Thankfully, the Badraie family were eventually granted refugee status and temporary protection visas; but their lawyer says that the ongoing trauma suffered by their son is a high price to pay for that asylum status. Clearly the government's detention policy is incapable of providing a healthy and proper psychological and physical environment for children. The illness from which Shayan and many other children like him are suffering is a national disgrace. Shayan's story was a tragedy that did not have to happen and must not be allowed to continue happening.
When Shayan's case went before the Human Rights and Equal Opportunity Commission last year, the commission found that Australia's treatment of Shayan Badraie was in breach of the United Nations Convention on the Rights of the Child. If the New South Wales Supreme Court reaches similar conclusions to those of HREOC, it will be a damning indictment of the government's policy on this issue. What the lawyers for Shayan aim to establish is that the government and ACM, which was in charge of the Woomera detention centre, were negligent in the level of care they provided to Shayan and that their negligence was a significant cause of his illness. To establish this, the lawyers must show that the harm Shayan suffered was reasonably foreseeable. The findings of the Human Rights and Equal Opportunity Commission certainly indicate that this was the case.
Justice Michael Kirby of the High Court of Australia expressed similar sentiments during a recent hearing regarding children in detention. He commented:
It does not require too much imagination to assume that long detention is not good for them; it is bad for their welfare, contrary to their best interests.

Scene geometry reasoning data
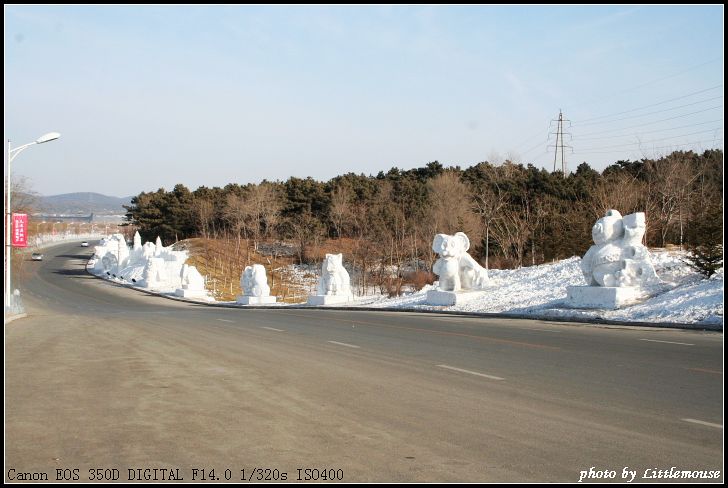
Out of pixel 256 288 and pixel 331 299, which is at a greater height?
pixel 256 288

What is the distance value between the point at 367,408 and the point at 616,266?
61.4 feet

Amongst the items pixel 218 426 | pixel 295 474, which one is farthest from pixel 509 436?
pixel 218 426

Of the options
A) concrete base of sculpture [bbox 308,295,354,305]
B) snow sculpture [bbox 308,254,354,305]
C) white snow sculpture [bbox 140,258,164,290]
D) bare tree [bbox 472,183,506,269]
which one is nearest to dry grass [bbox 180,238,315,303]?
white snow sculpture [bbox 140,258,164,290]

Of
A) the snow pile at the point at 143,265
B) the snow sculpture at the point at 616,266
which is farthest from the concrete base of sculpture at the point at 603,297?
the snow pile at the point at 143,265

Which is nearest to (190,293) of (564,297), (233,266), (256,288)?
(256,288)

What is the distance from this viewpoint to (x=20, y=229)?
3139 centimetres

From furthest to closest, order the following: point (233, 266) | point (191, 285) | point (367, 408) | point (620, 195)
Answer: point (233, 266), point (191, 285), point (620, 195), point (367, 408)

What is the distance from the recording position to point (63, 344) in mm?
16172

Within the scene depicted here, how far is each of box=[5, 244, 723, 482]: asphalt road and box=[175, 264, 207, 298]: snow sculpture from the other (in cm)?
4210

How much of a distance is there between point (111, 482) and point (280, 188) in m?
86.3

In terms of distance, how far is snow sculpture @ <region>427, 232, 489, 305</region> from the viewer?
32.2 m

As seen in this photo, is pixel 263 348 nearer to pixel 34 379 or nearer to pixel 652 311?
pixel 34 379

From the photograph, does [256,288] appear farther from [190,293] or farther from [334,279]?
[190,293]

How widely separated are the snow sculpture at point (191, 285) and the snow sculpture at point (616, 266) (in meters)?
38.5
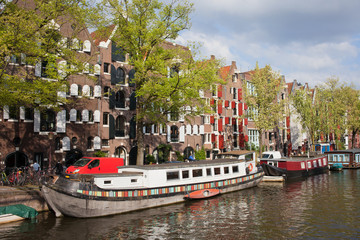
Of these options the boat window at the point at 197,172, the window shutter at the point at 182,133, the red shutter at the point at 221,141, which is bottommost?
the boat window at the point at 197,172

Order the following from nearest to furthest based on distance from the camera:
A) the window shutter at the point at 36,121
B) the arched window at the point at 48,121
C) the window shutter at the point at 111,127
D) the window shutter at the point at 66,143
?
1. the window shutter at the point at 36,121
2. the arched window at the point at 48,121
3. the window shutter at the point at 66,143
4. the window shutter at the point at 111,127

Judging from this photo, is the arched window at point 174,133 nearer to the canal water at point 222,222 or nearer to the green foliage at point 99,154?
the green foliage at point 99,154

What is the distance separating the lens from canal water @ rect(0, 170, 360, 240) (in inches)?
581

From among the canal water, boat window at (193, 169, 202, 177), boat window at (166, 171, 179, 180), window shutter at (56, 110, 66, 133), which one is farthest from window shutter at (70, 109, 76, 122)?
boat window at (193, 169, 202, 177)

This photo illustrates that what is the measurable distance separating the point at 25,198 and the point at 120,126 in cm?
1656

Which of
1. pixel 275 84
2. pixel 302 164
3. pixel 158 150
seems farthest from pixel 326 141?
pixel 158 150

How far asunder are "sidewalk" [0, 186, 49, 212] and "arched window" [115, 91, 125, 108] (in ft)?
50.8

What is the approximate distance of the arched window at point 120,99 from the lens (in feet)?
109

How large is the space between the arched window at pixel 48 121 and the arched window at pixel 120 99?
6841 mm

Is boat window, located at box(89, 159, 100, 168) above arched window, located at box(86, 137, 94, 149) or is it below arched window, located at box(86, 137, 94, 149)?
below

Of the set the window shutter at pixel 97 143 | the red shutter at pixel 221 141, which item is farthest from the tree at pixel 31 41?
the red shutter at pixel 221 141

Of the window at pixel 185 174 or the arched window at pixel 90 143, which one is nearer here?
the window at pixel 185 174

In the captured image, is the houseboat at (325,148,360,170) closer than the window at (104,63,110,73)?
No

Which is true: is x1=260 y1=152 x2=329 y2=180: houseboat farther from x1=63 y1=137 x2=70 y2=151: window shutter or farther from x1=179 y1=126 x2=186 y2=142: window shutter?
x1=63 y1=137 x2=70 y2=151: window shutter
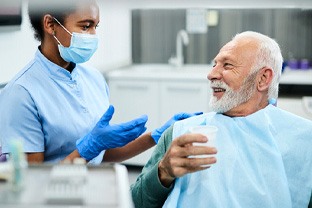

→ **ASSIGNMENT A**
In the passage on Shayan Badraie, what organization was in charge of the Woomera detention centre?
→ **ASSIGNMENT B**
Echo the passage on Shayan Badraie word for word between "When Shayan's case" and "was the case.", inclusive.
This material stands apart from the passage on Shayan Badraie and has no connection to it.

→ **WRITTEN REPLY A**
ACM was in charge of the Woomera detention centre.

→ **WRITTEN REPLY B**
When Shayan's case went before the Human Rights and Equal Opportunity Commission last year, the commission found that Australia's treatment of Shayan Badraie was in breach of the United Nations Convention on the Rights of the Child. If the New South Wales Supreme Court reaches similar conclusions to those of HREOC, it will be a damning indictment of the government's policy on this issue. What the lawyers for Shayan aim to establish is that the government and ACM, which was in charge of the Woomera detention centre, were negligent in the level of care they provided to Shayan and that their negligence was a significant cause of his illness. To establish this, the lawyers must show that the harm Shayan suffered was reasonably foreseeable. The findings of the Human Rights and Equal Opportunity Commission certainly indicate that this was the case.